### EXERCISE AIM
In the records below, update the lines starting at the line that has "this 451×300 image." and ending after the line that has "damaged building [370, 7, 451, 161]". Replace "detector" with "scanner" and leave everything else unchanged.

Start of INFORMATION PROVIDED

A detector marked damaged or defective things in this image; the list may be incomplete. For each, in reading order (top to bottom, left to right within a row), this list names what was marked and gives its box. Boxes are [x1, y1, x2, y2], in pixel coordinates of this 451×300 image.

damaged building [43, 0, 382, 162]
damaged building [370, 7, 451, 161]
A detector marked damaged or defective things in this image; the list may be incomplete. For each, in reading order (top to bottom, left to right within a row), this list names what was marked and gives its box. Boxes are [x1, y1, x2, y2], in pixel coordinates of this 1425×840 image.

End of INFORMATION PROVIDED
Start of INFORMATION PROVIDED

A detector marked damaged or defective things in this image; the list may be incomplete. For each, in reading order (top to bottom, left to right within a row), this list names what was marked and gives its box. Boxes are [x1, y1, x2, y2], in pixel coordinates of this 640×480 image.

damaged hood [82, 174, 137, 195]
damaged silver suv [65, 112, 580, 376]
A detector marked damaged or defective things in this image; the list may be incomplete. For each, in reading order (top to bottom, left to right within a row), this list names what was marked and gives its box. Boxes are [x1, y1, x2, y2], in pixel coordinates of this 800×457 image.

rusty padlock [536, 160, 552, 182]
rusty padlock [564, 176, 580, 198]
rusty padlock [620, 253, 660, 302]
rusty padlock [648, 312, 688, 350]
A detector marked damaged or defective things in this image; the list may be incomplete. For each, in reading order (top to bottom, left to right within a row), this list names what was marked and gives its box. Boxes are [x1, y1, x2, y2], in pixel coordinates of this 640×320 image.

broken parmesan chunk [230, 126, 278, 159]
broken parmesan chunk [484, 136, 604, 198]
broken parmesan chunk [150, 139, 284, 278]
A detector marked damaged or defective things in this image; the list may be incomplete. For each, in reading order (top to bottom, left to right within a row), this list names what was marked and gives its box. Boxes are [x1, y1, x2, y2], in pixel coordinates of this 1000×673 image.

End of INFORMATION PROVIDED

### SOLUTION BELOW
A scanner marked damaged or defective things in this image; the list may be incomplete. For each, in reading order (top to bottom, left to right within a row), this list names what was marked and gives its box. Boxes are [x1, y1, x2, y2], in pixel coordinates of this 451×300 image.

damaged building [43, 0, 382, 162]
damaged building [370, 7, 451, 161]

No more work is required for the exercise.